◆ ROWS
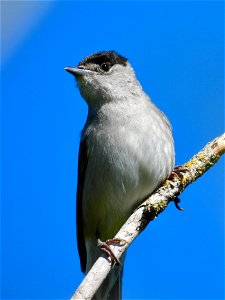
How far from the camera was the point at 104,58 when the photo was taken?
725 centimetres

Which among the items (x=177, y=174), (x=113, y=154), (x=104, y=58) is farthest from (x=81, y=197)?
(x=104, y=58)

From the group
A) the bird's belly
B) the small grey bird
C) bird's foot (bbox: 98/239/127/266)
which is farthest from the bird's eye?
bird's foot (bbox: 98/239/127/266)

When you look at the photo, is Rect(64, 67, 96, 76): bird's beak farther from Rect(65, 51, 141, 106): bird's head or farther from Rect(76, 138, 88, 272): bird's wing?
Rect(76, 138, 88, 272): bird's wing

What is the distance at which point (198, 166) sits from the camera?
552 cm

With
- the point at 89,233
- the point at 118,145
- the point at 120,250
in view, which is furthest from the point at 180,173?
the point at 89,233

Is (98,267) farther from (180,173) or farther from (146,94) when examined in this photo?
(146,94)

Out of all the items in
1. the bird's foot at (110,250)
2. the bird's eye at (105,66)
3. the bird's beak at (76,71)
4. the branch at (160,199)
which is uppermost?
the bird's eye at (105,66)

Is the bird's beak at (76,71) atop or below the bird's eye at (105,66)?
below

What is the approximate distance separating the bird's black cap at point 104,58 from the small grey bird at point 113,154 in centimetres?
Result: 1

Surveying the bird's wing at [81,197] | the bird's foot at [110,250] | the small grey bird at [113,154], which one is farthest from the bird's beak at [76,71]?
the bird's foot at [110,250]

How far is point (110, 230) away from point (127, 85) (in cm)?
196

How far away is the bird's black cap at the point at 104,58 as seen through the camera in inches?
282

◆ TASK OBJECTIVE
Count how many lines above contain the word "items", and reply with the number only.

◆ REPLY
2